In Christ, God has come to us once again and has shared His heart with us. His heart is full of compassion and grace for sinners. His heart is full of love for His enemies and He rescued through the work of Jesus. His death paid for our sin and brokenness, mine as bad as Sodom, and his resurrection has demonstrated the heart of God for renewing all things and making all that is sad and grievous and broken and wrong untrue and gone forever in the new heavens and new earth.

And as we respond to the loving heart of God and embrace Christ, we ourselves experience the same grace Abraham received from the LORD, the full acceptance and friendship of God that comes through faith alone. Like Abraham our sins are forgiven. And like Abraham we have been given a calling from God. He is looking for a response of action on our part.

- First, we embrace our place in this world as the righteous people of God and pray for this place. Apart from the work of God through the Holy Spirit, there is no transformation – not in us, not in our neighbors, not in our government, not in our culture, not in our economic systems. Jesus said, “Apart from me you can do nothing.” He also said, “With God all things are possible.”

So pray fervently. Pray believing that God cares about this world to renew and transform it.
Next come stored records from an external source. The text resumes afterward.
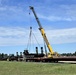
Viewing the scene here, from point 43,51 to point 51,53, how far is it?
1218 centimetres

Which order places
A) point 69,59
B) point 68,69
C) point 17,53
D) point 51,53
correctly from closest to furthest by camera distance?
1. point 68,69
2. point 69,59
3. point 51,53
4. point 17,53

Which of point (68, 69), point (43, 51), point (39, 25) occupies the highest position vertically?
point (39, 25)

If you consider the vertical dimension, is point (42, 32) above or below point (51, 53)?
above

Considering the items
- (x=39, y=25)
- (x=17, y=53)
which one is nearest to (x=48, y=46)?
(x=39, y=25)

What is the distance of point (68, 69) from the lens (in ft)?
122

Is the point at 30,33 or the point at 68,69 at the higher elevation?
the point at 30,33

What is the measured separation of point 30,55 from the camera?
88312 millimetres

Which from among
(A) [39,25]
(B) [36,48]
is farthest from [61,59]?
(B) [36,48]

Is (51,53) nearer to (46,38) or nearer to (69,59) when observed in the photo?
(46,38)

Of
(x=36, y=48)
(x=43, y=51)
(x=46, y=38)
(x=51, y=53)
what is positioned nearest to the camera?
(x=51, y=53)

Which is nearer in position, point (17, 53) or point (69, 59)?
point (69, 59)

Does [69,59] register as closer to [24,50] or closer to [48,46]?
[48,46]

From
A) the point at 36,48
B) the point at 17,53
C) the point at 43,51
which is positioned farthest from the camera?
the point at 17,53

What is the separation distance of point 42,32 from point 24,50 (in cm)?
861
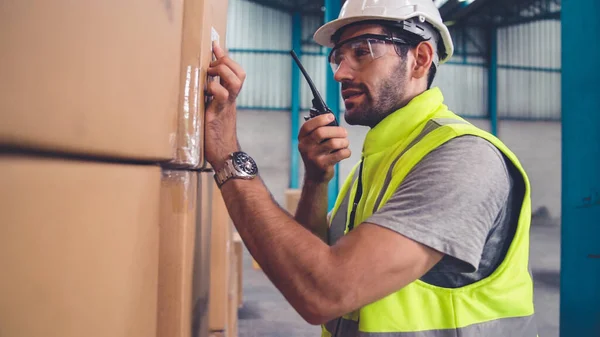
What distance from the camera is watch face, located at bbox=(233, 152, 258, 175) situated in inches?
34.1

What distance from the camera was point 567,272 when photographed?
70.2 inches

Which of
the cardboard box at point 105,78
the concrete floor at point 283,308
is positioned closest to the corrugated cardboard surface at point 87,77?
the cardboard box at point 105,78

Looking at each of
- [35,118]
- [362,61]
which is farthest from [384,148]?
[35,118]

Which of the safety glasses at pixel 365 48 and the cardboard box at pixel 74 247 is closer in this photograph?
the cardboard box at pixel 74 247

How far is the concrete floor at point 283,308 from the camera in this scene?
11.4ft

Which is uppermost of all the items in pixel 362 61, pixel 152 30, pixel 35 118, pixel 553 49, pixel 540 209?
pixel 553 49

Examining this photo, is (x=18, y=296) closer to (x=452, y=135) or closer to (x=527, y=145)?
(x=452, y=135)

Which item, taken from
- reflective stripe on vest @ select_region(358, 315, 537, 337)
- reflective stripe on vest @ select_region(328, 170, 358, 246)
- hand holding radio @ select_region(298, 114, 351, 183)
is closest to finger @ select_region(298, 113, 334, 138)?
hand holding radio @ select_region(298, 114, 351, 183)

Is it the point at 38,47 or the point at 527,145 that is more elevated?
the point at 527,145

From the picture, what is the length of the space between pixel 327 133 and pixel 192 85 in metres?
0.43

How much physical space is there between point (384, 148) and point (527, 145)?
462 inches

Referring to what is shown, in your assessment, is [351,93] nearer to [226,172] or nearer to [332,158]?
[332,158]

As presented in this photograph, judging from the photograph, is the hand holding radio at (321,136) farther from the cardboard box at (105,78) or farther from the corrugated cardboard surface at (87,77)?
the corrugated cardboard surface at (87,77)

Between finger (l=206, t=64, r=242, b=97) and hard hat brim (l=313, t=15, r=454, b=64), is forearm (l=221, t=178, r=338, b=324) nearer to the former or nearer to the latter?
finger (l=206, t=64, r=242, b=97)
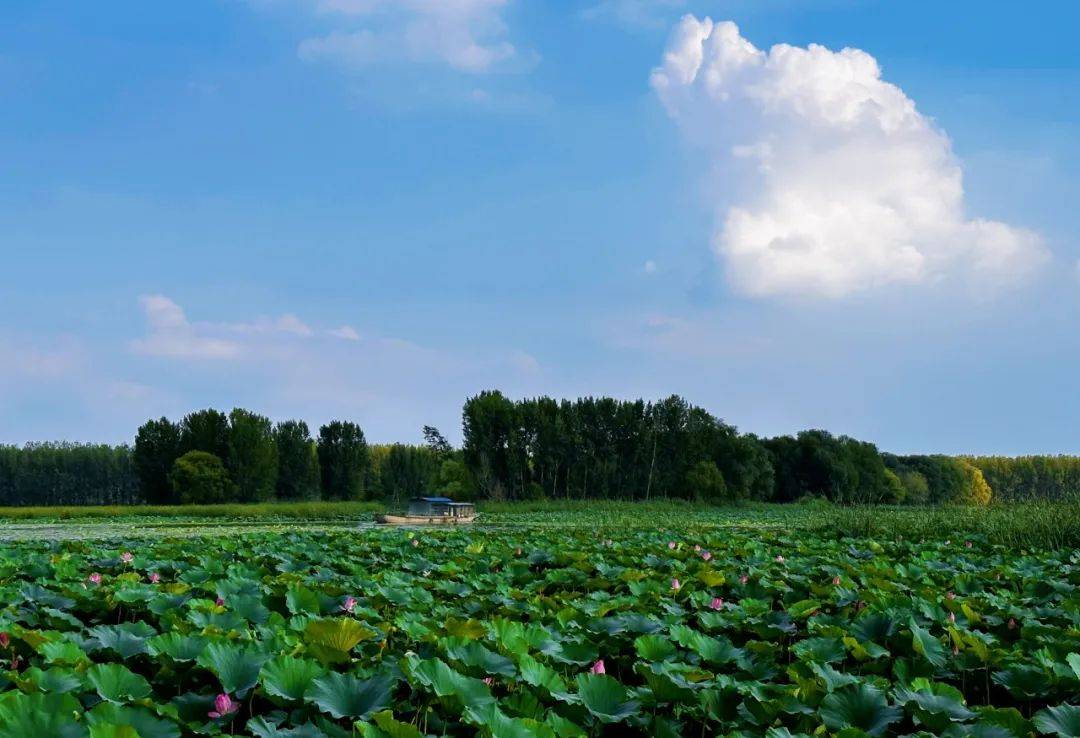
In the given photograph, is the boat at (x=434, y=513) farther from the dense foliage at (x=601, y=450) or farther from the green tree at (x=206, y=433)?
the green tree at (x=206, y=433)

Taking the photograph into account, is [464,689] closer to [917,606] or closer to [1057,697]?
[1057,697]

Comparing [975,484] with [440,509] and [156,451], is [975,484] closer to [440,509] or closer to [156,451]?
[440,509]

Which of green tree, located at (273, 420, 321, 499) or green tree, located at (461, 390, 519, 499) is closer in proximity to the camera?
green tree, located at (461, 390, 519, 499)

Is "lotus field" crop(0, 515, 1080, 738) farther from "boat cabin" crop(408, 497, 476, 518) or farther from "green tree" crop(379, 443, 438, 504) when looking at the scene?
"green tree" crop(379, 443, 438, 504)

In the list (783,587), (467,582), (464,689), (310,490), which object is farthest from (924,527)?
(310,490)

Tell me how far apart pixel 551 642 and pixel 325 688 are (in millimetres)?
1236

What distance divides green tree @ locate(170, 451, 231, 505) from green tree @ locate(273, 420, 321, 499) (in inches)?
251

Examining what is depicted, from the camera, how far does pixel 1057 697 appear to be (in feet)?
12.4

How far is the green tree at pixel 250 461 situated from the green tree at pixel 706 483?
2654cm

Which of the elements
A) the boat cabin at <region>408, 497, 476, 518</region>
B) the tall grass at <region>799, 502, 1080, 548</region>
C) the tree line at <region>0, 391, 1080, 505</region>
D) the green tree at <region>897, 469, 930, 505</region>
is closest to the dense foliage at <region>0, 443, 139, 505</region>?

Pray for the kingdom of God to break in and reign in all its beauty and goodness in all places on this globe.

- Second, we work toward that end. Just as Abraham knew that where the LORD has His people there is hope for that place, we must understand that we are here not as a social club or theological think-tank. We are the salt of Fuquay – preserving, flavoring, transforming salt – and shaken over this community by God himself. We may be tempted to say that this world is going to hell-in-a-hand-basket and we may rightly grieve the brokenness we see, but two angels of God have not yet come to destroy this place. That tells me that there is hope here because the people of God are here.

We each have a role to play. We have many gifts in this body; gifts of speech, gifts of service, gifts of listening, gifts of compassion, gifts of time, gifts of creativity. How can each of us contribute to the work of the kingdom here as we hear the cries of unrighteousness and injustice in this place?We’re sometimes tempted to think that what is valuable to the kingdom of God is a big work that takes many people and lots of time to do. Those can be useful, yes. But when Jesus sent out the disciples to do his work he sent them two by two. Look around you. Find a brother or sister and pray together for the LORD to transform this place and use your gifts, given to you by the Holy Spirit, to do the work.

God has shared His heart with us in Jesus and invites us to embrace him and to act. Go now in the power of the Holy Spirit, following your Lord and Savior who goes in front of you and goes with you into the calling God has given to you and do it in repentance and faith with all your might so that the glory of God is known in this place.